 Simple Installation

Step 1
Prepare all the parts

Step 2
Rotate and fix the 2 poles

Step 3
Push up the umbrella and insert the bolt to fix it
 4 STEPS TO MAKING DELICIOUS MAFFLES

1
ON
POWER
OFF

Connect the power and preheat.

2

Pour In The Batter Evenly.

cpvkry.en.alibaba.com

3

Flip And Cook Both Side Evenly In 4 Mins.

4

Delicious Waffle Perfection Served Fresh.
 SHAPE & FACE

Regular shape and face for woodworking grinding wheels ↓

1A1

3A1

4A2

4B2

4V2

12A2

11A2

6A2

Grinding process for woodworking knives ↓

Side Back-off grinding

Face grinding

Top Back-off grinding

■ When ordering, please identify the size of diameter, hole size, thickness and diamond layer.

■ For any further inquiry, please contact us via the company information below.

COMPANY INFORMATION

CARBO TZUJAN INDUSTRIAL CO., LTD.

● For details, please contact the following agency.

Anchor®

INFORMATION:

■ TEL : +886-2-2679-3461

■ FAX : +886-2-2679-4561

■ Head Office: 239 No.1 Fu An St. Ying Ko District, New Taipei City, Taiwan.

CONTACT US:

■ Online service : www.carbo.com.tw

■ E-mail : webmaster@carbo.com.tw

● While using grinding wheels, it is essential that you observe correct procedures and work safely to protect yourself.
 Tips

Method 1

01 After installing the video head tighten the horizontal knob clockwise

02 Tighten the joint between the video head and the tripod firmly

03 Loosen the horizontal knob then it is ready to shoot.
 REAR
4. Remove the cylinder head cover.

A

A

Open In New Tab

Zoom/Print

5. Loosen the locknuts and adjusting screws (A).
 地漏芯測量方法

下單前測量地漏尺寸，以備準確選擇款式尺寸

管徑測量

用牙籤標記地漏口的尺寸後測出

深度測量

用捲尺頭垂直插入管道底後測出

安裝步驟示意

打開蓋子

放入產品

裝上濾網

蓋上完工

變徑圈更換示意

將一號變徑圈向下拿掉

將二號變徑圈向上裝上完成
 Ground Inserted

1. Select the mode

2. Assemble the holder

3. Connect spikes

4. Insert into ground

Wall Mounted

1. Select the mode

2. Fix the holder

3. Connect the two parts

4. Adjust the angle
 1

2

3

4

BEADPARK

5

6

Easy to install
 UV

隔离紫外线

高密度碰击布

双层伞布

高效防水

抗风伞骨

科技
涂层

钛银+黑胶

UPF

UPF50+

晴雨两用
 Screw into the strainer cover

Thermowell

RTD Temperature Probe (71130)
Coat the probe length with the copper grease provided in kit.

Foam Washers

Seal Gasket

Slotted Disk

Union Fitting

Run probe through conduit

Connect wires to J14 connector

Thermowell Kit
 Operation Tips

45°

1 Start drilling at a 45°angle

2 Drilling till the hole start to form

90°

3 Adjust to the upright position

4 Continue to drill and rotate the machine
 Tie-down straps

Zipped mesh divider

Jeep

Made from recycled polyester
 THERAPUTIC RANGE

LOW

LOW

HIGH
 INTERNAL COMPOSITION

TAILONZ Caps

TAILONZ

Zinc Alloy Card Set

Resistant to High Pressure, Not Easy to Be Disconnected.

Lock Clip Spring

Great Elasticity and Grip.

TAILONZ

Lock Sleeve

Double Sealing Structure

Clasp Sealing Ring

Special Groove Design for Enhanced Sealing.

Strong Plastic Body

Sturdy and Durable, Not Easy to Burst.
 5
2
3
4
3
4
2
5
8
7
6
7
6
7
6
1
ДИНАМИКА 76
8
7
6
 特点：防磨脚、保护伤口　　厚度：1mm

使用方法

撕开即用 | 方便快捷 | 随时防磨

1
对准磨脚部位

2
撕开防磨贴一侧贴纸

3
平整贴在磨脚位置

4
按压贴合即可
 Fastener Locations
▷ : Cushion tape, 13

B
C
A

* * *

Copy out every line of the listing that contains the string "hole".

| YOUR RESPONSE |
■ When ordering, please identify the size of diameter, hole size, thickness and diamond layer.
2 Drilling till the hole start to form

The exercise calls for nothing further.